説明

蓄冷器式冷凍機

【課題】軸受部材の内部空間から潤滑剤が流出する量を低減でき、軸受部材の内部空間に異物が混入する量を低減できるとともに、軸受部材のシール部材の変形を防止できる蓄冷器式冷凍機を提供する。
【解決手段】シリンダと、蓄冷器と、蓄冷器を往復駆動するための駆動力を発生する回転駆動部と、回転駆動部により回転駆動される回転部材31aと、同一の回転軸RAを中心として相対回転可能に設けられた内輪部材61及び外輪部材62と、回転軸RAに沿って内輪部材61及び外輪部材62の前後両側に各々が設けられた2つのシール部材63−1、63−2とを含み、回転部材31aを回転可能に支持する軸受部材60とを有する。シール部材63−1、63−2は、内輪部材61及び外輪部材62のいずれか一方の部材に固定されるとともに、他方の部材との間に隙間Gが形成されるように設けられたものである。

【発明の詳細な説明】
【技術分野】
【0001】
本発明は、冷媒ガスを膨張させて発生した冷熱を蓄冷器に蓄冷する蓄冷器式冷凍機に関する。
【背景技術】
【0002】
4K程度の極低温を得るための極低温冷凍機として、例えばギフォード・マクマホン(Gifford-McMahon;GM)冷凍機が用いられている。
【0003】
GM冷凍機は、圧縮機からの例えばヘリウムガスよりなる冷媒ガスをシリンダ内に形成された膨張空間に供給し、供給した冷媒ガスを膨張空間で膨張させることによって、冷熱を発生する。
【0004】
GM冷凍機の各段は、シリンダと、シリンダ内に設けられたディスプレーサを有する。ディスプレーサは、シリンダ内に往復動可能に設けられており、ディスプレーサの一端とシリンダとの間に膨張空間を形成する。ディスプレーサの内部には、膨張空間に冷媒ガスを供給及び排出するための冷媒ガス流路が形成されている。また、ディスプレーサの内部に形成された冷媒ガス流路には、冷媒ガスと接触して冷熱を蓄冷するための蓄冷材が収容されている。
【0005】
このようなGM冷凍機には、ディスプレーサを往復駆動するために、例えば、モータと、クランク部材と、スコッチヨークとを有するものがある(例えば、特許文献1参照)。また、このようなGM冷凍機には、シリンダを圧縮機の高圧側又は低圧側に切り替えて連通させるロータリー弁装置を有するものがある。

-- 提供資料 --
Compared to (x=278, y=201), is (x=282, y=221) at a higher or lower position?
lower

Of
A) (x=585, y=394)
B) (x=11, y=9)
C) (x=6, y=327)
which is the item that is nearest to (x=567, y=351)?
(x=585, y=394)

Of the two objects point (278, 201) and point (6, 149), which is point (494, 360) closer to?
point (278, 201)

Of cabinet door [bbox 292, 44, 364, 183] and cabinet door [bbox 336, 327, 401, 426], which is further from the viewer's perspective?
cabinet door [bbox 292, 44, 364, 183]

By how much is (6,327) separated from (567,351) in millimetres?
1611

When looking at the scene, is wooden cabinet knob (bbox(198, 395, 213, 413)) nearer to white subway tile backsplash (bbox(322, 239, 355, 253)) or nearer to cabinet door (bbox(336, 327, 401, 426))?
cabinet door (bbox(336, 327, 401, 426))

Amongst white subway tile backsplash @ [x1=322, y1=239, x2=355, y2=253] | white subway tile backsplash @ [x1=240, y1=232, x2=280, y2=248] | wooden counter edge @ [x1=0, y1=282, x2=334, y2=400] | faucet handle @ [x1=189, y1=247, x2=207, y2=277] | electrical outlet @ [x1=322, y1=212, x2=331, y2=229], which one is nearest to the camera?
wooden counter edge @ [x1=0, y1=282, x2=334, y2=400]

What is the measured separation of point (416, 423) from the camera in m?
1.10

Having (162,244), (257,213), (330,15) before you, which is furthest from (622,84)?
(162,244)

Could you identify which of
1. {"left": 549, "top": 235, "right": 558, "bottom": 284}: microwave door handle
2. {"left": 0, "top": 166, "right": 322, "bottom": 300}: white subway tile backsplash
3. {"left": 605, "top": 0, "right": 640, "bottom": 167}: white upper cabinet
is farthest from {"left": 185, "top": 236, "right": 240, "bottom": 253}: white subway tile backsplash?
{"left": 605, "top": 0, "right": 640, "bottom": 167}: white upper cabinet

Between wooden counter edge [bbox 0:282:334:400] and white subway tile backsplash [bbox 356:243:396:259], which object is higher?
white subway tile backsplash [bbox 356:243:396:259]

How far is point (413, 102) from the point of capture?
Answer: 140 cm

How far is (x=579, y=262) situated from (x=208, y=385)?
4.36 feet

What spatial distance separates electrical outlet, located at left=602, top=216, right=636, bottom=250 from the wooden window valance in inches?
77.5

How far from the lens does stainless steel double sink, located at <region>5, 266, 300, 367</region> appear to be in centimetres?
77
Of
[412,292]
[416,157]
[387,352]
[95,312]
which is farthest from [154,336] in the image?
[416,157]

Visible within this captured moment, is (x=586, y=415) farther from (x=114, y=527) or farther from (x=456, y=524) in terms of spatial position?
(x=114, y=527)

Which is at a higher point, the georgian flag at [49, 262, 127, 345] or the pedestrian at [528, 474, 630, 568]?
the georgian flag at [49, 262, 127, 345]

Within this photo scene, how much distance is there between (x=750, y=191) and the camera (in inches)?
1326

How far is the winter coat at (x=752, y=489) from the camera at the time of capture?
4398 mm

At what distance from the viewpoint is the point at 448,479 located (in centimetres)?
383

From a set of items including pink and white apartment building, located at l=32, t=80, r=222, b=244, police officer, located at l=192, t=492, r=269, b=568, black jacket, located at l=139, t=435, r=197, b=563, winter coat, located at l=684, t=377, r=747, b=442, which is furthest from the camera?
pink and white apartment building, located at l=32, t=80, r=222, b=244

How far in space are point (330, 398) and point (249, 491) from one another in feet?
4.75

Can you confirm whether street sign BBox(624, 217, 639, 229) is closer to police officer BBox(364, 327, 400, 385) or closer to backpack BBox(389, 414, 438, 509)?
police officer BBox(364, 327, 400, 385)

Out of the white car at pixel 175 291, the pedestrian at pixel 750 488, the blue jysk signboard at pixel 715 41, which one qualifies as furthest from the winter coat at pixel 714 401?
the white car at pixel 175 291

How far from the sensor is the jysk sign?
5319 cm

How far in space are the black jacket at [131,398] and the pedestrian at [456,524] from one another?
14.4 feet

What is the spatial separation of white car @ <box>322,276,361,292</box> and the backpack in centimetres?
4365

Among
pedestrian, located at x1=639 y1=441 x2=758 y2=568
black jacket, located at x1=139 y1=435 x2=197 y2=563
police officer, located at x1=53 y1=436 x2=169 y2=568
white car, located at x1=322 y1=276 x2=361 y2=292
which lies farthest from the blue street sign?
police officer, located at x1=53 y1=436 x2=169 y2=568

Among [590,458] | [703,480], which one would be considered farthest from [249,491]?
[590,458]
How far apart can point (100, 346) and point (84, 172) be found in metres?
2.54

-- 設問 --
[1] 引用文の【解決手段】で、蓄冷器式冷凍機が有するとされている構成を、符号があれば符号も付けてすべて挙げよ。
[2] 一覧のうち、文字列「closer」を含む行をすべて書き出せ。

-- 設問別の解答 --
[1] シリンダ、蓄冷器、回転駆動部、回転部材31a、軸受部材60

[2]
Of the two objects point (278, 201) and point (6, 149), which is point (494, 360) closer to?
Can you confirm whether street sign BBox(624, 217, 639, 229) is closer to police officer BBox(364, 327, 400, 385) or closer to backpack BBox(389, 414, 438, 509)?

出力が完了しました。